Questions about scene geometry
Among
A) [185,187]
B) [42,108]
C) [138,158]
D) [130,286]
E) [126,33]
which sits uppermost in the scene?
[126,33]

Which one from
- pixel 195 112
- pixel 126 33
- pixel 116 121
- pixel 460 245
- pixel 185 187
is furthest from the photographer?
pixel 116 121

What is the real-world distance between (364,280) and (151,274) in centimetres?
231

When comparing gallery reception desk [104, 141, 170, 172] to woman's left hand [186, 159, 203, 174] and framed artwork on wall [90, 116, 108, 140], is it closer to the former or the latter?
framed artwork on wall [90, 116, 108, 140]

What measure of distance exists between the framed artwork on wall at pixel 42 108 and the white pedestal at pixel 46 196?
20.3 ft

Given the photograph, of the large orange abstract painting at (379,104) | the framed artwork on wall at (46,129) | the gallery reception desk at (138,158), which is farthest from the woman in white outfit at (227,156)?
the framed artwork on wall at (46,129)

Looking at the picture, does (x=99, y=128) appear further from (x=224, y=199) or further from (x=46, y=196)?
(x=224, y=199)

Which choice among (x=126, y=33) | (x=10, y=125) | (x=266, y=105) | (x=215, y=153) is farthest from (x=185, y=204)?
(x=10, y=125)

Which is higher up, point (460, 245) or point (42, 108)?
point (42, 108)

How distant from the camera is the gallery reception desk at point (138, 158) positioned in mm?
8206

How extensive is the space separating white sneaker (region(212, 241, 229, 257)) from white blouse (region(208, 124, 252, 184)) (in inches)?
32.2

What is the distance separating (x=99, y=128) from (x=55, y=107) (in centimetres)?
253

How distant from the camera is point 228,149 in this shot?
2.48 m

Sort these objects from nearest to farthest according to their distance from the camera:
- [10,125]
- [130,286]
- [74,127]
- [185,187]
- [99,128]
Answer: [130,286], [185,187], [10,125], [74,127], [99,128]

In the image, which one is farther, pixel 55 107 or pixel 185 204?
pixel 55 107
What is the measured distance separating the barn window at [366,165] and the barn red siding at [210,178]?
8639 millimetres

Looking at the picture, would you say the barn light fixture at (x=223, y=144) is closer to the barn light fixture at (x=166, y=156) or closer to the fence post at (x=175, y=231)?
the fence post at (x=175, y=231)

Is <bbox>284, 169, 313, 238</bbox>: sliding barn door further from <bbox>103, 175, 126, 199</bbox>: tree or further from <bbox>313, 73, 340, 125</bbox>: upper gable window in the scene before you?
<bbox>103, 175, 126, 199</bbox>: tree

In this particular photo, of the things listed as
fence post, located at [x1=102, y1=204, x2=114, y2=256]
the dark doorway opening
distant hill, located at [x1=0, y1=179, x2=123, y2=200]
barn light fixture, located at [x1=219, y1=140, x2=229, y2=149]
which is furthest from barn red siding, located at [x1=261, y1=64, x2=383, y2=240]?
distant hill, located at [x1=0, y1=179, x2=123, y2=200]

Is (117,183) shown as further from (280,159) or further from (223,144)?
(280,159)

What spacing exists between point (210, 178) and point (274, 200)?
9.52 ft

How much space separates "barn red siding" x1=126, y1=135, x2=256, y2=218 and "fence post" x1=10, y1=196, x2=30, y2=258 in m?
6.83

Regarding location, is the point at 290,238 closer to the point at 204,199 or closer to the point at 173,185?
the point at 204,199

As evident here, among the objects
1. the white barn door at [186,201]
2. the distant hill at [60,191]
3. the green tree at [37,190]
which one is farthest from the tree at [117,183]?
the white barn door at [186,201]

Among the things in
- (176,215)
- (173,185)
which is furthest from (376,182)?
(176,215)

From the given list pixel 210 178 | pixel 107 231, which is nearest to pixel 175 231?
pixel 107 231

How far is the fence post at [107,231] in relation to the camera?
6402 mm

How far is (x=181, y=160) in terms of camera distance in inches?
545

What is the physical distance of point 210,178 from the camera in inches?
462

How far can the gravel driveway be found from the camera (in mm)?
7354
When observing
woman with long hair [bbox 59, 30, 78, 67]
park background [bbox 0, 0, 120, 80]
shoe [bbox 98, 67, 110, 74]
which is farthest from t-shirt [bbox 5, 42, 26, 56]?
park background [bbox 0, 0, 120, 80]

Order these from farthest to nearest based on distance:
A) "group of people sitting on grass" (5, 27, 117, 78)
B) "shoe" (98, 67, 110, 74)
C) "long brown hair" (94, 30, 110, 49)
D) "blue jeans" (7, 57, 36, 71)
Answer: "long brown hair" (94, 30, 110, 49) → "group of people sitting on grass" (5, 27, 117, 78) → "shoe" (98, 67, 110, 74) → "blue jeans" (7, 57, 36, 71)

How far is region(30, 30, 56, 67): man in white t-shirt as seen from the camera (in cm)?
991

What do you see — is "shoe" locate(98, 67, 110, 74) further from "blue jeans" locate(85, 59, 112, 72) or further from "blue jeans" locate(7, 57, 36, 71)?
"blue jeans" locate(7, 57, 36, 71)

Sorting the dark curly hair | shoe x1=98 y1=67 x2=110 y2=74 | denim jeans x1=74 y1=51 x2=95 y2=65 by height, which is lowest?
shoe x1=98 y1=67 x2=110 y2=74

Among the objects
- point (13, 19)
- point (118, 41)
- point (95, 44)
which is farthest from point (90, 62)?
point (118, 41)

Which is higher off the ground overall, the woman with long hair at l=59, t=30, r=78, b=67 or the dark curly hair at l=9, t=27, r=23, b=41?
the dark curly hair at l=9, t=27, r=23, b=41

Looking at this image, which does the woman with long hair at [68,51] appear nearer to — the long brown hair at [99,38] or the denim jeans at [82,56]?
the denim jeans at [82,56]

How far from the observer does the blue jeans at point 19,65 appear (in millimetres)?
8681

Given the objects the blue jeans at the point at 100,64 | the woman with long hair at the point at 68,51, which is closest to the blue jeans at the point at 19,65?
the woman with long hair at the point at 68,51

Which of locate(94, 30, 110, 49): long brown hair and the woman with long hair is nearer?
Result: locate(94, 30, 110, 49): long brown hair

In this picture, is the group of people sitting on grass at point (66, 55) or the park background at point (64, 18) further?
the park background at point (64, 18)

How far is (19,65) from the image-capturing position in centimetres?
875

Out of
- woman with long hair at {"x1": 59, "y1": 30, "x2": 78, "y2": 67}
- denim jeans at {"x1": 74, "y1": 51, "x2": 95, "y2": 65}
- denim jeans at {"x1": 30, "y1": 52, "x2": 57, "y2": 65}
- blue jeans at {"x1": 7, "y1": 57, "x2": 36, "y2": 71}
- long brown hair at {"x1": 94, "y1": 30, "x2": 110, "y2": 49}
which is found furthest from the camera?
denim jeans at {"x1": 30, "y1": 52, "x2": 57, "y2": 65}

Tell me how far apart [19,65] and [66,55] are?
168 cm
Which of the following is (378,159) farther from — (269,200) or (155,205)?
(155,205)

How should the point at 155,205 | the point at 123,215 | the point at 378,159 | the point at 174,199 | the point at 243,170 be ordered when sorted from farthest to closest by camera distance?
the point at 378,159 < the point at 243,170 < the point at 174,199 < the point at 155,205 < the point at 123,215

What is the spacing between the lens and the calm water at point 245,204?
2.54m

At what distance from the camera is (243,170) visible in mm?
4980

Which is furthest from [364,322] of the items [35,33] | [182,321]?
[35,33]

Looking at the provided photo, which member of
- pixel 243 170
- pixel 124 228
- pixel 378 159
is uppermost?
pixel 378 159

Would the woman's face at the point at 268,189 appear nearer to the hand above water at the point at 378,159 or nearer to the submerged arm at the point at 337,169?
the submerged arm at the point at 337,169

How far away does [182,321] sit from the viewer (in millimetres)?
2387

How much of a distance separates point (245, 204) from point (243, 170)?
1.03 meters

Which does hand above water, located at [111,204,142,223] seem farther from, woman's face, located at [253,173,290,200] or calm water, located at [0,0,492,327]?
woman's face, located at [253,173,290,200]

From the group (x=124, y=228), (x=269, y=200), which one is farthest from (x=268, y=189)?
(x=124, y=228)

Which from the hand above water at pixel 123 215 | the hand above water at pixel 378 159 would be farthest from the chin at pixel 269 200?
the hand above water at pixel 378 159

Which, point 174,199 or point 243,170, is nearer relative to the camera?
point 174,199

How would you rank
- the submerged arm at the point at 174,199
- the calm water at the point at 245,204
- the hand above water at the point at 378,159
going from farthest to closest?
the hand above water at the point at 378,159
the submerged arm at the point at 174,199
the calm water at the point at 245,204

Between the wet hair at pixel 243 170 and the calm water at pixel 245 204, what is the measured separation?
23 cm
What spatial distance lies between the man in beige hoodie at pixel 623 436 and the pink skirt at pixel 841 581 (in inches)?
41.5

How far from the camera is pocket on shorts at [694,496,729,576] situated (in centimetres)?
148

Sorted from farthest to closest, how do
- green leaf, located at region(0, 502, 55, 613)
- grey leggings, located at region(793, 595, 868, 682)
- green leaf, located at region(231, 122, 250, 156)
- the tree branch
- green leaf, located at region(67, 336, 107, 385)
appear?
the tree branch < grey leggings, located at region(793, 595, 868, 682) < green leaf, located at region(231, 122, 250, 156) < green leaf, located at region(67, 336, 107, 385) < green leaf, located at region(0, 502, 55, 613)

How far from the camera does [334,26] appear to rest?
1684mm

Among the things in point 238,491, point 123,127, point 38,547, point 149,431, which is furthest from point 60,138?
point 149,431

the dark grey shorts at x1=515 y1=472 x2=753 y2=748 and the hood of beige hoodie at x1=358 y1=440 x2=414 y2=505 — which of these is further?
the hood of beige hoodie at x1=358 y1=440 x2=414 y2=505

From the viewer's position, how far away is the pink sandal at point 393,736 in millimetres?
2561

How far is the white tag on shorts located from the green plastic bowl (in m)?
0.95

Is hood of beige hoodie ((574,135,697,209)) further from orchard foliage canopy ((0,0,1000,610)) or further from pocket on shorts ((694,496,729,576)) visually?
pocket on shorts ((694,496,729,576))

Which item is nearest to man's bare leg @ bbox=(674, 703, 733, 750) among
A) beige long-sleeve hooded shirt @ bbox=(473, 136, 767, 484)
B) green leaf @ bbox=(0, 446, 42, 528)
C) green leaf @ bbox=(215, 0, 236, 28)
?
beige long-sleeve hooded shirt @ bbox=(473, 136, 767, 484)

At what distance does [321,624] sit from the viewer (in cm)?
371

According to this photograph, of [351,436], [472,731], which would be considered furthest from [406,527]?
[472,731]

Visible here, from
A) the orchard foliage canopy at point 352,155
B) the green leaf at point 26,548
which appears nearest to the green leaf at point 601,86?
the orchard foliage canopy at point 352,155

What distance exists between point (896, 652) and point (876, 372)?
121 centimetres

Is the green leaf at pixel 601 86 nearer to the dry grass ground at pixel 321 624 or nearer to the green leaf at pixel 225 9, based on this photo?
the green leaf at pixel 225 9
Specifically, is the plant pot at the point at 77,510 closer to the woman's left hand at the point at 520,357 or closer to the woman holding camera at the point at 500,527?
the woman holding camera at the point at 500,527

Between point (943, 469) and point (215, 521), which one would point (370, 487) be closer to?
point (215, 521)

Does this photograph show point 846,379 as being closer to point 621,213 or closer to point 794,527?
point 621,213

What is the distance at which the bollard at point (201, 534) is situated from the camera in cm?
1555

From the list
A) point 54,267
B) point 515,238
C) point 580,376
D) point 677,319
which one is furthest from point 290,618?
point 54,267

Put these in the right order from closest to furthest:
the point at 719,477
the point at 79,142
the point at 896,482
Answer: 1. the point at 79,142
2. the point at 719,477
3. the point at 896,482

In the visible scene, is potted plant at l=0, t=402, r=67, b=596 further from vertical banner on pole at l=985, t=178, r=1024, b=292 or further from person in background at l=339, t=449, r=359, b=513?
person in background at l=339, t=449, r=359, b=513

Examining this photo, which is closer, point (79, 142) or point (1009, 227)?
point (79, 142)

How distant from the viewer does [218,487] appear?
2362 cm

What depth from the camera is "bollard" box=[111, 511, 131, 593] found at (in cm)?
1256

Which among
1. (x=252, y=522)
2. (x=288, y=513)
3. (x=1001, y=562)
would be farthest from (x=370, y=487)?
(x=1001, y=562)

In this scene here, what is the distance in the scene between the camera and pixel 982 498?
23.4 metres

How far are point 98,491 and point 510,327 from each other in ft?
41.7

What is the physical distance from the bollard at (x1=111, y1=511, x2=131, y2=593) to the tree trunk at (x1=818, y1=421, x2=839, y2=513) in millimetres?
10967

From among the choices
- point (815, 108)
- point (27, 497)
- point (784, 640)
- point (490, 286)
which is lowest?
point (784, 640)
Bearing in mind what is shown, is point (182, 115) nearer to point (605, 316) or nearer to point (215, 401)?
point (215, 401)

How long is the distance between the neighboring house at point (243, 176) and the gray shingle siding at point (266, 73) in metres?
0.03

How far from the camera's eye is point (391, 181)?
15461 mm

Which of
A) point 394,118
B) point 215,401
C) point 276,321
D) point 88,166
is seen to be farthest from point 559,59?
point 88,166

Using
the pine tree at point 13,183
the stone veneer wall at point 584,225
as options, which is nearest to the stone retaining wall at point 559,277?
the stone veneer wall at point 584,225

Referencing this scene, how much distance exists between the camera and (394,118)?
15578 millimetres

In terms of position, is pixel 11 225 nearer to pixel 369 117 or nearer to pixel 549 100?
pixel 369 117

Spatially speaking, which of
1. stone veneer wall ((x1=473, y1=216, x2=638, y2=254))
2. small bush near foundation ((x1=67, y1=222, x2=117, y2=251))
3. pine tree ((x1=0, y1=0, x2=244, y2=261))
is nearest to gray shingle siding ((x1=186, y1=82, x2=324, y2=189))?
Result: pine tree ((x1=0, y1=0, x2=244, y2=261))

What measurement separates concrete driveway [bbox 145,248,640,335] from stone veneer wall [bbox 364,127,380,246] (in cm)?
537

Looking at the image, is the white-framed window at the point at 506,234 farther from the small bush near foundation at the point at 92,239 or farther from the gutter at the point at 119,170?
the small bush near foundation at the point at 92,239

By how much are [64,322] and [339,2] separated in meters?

_REQUIRED WORK_:
Copy the data above word for word, starting at the line that contains "What is the distance at" and ending at the line that contains "23.4 metres".

_OUTPUT OF THE TASK_:
What is the distance at which the bollard at point (201, 534) is situated from the camera in cm?
1555

From the list
A) point 54,267
B) point 515,238
C) point 580,376
D) point 677,319
which one is furthest from point 290,618?
point 54,267

Put these in the right order from closest to furthest:
the point at 719,477
the point at 79,142
the point at 896,482
Answer: 1. the point at 79,142
2. the point at 719,477
3. the point at 896,482

In the visible scene, is potted plant at l=0, t=402, r=67, b=596 further from vertical banner on pole at l=985, t=178, r=1024, b=292 or further from person in background at l=339, t=449, r=359, b=513?
person in background at l=339, t=449, r=359, b=513

Examining this photo, which is closer, point (79, 142) or point (1009, 227)?
point (79, 142)

How distant from the viewer does [218,487] appear?
2362 cm

What depth from the camera is "bollard" box=[111, 511, 131, 593] found at (in cm)?
1256

Which among
1. (x=252, y=522)
2. (x=288, y=513)
3. (x=1001, y=562)
would be farthest from (x=370, y=487)?
(x=1001, y=562)

In this scene here, what is the distance in the scene between the camera and pixel 982 498?
23.4 metres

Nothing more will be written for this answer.